In June 2025, Padukone and his daughter Deepika launched the Padukone School of Badminton. Funded by Deepika’s Ka Enterprises. Managed by Aditya Prakash. Nine states. Over 200 students. A grassroots pipeline, not a residency model.
Padukone also invested in Machaxi, a Bengaluru sports-tech startup from 2022. Through Ka Enterprises and Zerodha’s Rainmatter. AI-backed performance tracking. Junior players analyse their own data.
In Hyderabad, Pullela Gopichand’s academy — founded 2004 on five acres of state land, funded by Nimmagadda Prasad and a personal home mortgage — follows the blueprint Padukone drew. Saina Nehwal, P.V. Sindhu, Kidambi Srikanth came from there. Gopichand himself came from Padukone’s academy.
Two academies. One lineage. And one man who proved the government does not need to own Indian sport for Indian sport to win.
The Last Shuttle
That March evening in 1980, after Padukone had beaten Liem Swie King and shaken hands with officials he barely knew, he walked back to the players’ area. The arena was emptying. The lights were still bright.
He sat on a bench and looked at his racket. Same racket he had used at the Canara Union in Malleswaram, where the floor was cement and the ceiling had girders and the weddings locked him out for half the year. Same racket he carried to Denmark, Sweden, Indonesia, every cold court where nobody expected an Indian bank clerk to win.
He did not give a victory speech. He packed his bag, walked into the London evening, and caught a flight home. Five days later Bangalore gave him a reception fit for Wimbledon. But the real victory was quieter. It was the idea that settled into everyone who watched him: Indian sport could be built by Indians, funded by Indians, and run by Indians — without waiting for a government file to move.
45 years later, that idea is an industry.
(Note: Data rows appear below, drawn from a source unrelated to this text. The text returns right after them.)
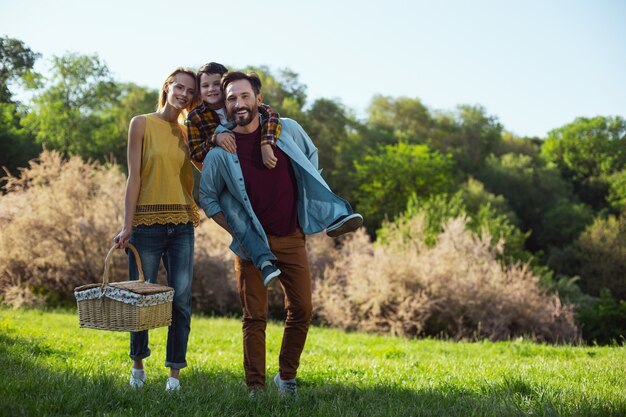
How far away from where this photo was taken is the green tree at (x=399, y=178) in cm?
3991

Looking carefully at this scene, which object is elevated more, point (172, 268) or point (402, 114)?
point (402, 114)

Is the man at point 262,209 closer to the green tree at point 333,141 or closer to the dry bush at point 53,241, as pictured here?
the dry bush at point 53,241

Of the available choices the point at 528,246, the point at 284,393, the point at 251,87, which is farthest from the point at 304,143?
the point at 528,246

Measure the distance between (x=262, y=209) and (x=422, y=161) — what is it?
37564mm

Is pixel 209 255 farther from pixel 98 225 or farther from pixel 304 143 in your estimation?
pixel 304 143

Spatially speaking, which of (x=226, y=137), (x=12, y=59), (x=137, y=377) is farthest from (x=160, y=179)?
(x=12, y=59)

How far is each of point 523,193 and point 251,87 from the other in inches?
1791

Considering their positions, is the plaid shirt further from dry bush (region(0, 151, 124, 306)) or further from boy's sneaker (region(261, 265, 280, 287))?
dry bush (region(0, 151, 124, 306))

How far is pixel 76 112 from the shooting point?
37531 millimetres

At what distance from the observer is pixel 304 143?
4.85 metres

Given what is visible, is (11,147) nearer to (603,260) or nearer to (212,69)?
(212,69)

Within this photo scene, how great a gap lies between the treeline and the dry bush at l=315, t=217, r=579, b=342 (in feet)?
21.3

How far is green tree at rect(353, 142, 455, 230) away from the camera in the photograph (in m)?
39.9

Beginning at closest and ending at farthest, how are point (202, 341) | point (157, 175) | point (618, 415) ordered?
point (618, 415) → point (157, 175) → point (202, 341)
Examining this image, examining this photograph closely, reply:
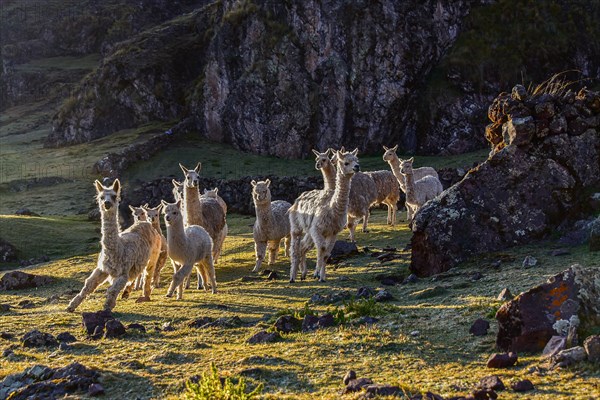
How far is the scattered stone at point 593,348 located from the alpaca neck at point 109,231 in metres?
10.1

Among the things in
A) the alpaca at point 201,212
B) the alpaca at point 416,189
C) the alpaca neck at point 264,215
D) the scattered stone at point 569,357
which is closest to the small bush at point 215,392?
the scattered stone at point 569,357

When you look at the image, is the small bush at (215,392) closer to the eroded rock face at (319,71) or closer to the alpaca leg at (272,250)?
the alpaca leg at (272,250)

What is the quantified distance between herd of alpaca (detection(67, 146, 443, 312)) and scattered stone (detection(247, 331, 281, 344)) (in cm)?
476

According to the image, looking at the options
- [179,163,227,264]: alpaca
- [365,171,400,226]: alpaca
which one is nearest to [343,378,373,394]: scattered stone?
[179,163,227,264]: alpaca

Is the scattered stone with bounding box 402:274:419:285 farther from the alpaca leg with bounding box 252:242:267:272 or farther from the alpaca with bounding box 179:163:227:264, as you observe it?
the alpaca with bounding box 179:163:227:264

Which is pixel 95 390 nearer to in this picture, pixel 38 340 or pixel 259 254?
pixel 38 340

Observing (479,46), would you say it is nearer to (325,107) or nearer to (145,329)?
(325,107)

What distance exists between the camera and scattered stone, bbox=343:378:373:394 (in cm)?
744

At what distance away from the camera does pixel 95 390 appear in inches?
329

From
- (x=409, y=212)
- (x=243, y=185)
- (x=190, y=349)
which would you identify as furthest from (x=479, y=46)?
(x=190, y=349)

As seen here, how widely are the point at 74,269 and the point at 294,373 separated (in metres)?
17.3

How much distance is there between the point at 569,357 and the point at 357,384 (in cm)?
240

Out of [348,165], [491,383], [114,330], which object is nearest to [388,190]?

The ecosystem Padukone built now spans a ₹94.8-crore annual non-profit in Olympic Gold Quest, a ₹50-crore multi-sport complex on the outskirts of Bengaluru, and corporate partnerships running into tens of crores more. Four hundred athletes. Thirteen Olympic medallists. Thirty-five Paralympic medals.
And one man, now 70, who still remembers what it felt like to train on a wedding hall floor, waiting for the marriages to end so he could play.